Why it matters: Fake likes and follows have plagued China’s content platforms for years. They’re bought by would-be influencers to simulate a large following, allowing them to charge inflated prices for ads and to trick recommendation algorithms into thinking they have popular content. As the most popular short video app in the country, Douyin is no exception.
- Little Red Book, a platform where users share product reviews, said it banned a total of 21.3 million accounts for posting fake reviews in 2019.
Details: Named “Woodpecker 2019,” the campaign ran from October to December and targeted the malicious batch registering of accounts, fake likes and follows, and fake influencers on Douyin.
- Bytedance Security Center blocked close to 92 million “malicious” requests to register accounts during the three-month period.
- The center also suspended 293 Douyin accounts with more than 1 million followers and 4,638 accounts with over 100,000 followers for cheating.
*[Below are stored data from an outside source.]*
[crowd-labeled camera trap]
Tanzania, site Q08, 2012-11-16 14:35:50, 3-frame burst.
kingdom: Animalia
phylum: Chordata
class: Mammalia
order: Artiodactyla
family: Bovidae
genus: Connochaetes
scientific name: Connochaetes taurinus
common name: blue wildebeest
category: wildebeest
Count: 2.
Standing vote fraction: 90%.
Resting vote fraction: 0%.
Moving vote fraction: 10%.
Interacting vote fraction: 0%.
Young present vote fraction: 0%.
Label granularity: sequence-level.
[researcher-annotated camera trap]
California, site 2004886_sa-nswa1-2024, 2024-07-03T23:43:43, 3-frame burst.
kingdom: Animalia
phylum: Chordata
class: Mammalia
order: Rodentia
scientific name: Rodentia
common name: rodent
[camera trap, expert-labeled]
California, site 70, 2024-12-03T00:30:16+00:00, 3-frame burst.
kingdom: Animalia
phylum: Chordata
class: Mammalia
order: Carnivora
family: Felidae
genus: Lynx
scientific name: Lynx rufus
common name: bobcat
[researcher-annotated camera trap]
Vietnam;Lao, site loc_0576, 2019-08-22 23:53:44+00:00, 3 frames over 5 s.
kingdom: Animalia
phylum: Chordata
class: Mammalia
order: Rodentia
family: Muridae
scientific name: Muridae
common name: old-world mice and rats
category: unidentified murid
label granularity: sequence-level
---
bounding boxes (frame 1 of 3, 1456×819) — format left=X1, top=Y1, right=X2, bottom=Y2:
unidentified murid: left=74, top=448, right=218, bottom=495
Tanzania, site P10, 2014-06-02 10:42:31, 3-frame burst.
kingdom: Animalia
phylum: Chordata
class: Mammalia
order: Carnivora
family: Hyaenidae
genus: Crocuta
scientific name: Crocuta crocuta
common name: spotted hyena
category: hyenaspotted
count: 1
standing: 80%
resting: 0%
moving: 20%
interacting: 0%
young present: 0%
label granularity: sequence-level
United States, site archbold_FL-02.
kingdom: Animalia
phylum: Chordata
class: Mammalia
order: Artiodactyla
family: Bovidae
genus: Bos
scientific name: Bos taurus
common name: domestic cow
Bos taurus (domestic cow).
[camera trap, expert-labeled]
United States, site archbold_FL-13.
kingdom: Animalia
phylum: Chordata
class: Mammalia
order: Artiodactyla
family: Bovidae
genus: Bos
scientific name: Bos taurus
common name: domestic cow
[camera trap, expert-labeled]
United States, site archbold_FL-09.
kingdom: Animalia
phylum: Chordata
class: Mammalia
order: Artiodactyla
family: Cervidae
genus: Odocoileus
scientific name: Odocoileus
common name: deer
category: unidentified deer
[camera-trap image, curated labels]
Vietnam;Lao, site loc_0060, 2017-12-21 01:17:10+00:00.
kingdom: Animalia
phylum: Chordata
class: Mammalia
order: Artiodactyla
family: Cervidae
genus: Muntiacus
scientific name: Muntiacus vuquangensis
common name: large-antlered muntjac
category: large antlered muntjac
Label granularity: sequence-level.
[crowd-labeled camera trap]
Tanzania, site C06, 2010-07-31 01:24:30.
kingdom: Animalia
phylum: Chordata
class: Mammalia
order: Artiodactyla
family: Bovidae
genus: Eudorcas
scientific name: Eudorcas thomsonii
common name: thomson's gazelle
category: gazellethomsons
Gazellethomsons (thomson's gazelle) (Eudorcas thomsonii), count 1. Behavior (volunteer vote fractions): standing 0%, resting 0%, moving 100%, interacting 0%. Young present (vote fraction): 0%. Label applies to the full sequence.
- One of the banned influencers, “Miss Mei from Tianmu Mountain,” had 3 million followers, reports TechWeb.
- Also banned were 17,089 accounts that use fake likes and follows to attract customers to stores. The company reported 113 websites associated with these illicit activities to authorities.
- Bytedance said it would routinize such cleanup campaigns to guard against the fake like industry.
Context: Short video platforms such as Douyin and Kuaishou have been conducting stricter self-regulation under threat of costly suspensions from regulators, who have been scrutinizing all kinds of content platforms for inappropriate content and market-disrupting activity.
- In September, Kuaishou banned 39 popular content creators for posting clickbait videos and “malicious hype” videos, such as fabricated sob stories and content that exaggerates the circumstances of disadvantaged groups.
- Both platforms launched a “youth mode” in March last year, which can limit underage users to feeds consisting of educational and informational videos. Neither platform has made the mode mandatory.